El Commentariolus ( Pequeño Comentario ) es el breve esbozo de Nicolás Copérnico de una versión temprana de su revolucionaria teoría heliocéntrica del universo. [ 1 ] Después de un largo desarrollo de su teoría, Copérnico publicó la versión madura en 1543 en su obra fundamental, De revolutionibus orbium coelestium ( Sobre las revoluciones de las esferas celestes ).
Copérnico escribió el Commentariolus en latín hacia 1514 y distribuyó copias entre sus amigos y colegas. [ a ] De esta manera, se dio a conocer entre sus contemporáneos, aunque nunca se imprimió en vida del autor. En 1533, Johann Albrecht Widmannstetter impartió una serie de conferencias en Roma en las que expuso la teoría de Copérnico. El papa Clemente VII y varios cardenales católicos asistieron a las conferencias y se interesaron por la teoría.

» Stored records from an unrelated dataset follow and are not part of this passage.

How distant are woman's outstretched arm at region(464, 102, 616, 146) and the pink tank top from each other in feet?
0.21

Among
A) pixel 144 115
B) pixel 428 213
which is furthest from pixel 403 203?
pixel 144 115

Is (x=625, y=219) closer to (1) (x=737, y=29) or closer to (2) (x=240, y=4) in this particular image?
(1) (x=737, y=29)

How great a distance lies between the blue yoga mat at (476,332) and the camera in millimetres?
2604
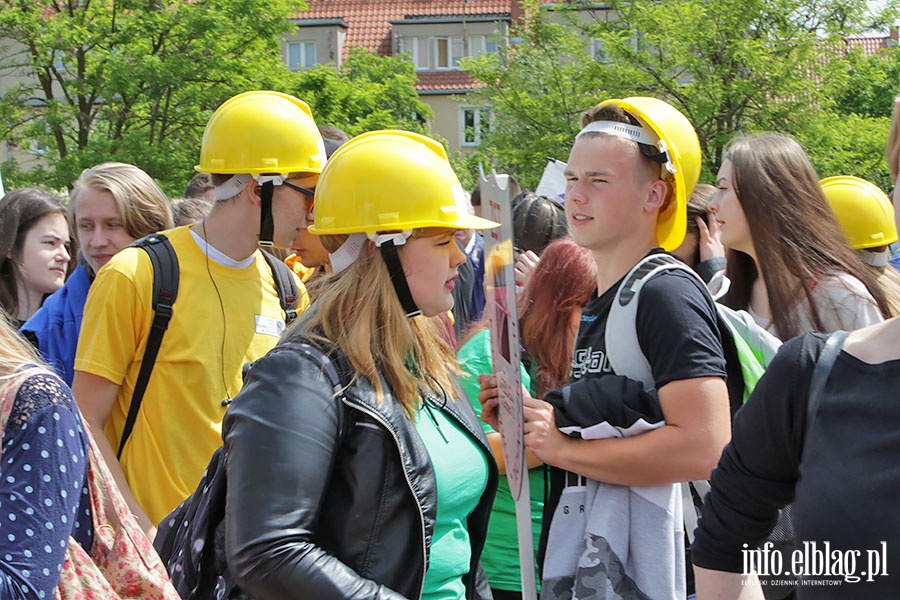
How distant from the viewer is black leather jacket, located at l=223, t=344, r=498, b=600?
7.38 feet

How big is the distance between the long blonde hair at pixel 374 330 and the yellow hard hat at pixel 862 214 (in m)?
3.03

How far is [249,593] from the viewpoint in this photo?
2330mm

El 1 de noviembre de 1536, Nikolaus von Schönberg , arzobispo de Capua y cardenal desde el año anterior, escribió a Copérnico desde Roma y le solicitó una copia de sus escritos «lo antes posible». [ 4 ]
Aunque circularon copias del Commentariolus durante un tiempo después de la muerte de Copérnico, [ b ] posteriormente cayó en el olvido, y su existencia anterior se conoció solo indirectamente, hasta que se descubrió y publicó una copia manuscrita superviviente en la segunda mitad del siglo XIX. [ c ]
Resumen
El Commentariolus se subdivide en ocho secciones (o capítulos), de las cuales todas, excepto la primera, llevan breves títulos descriptivos. Tras una breve introducción, la primera sección expone siete postulados a partir de los cuales Copérnico propone demostrar que el movimiento aparente de los planetas puede explicarse sistemáticamente. [ 7 ]
Los siete postulados
- No todos los cuerpos celestes giran alrededor de un único punto.
- El centro de la Tierra es el centro de la esfera lunar: la órbita de la Luna alrededor de la Tierra.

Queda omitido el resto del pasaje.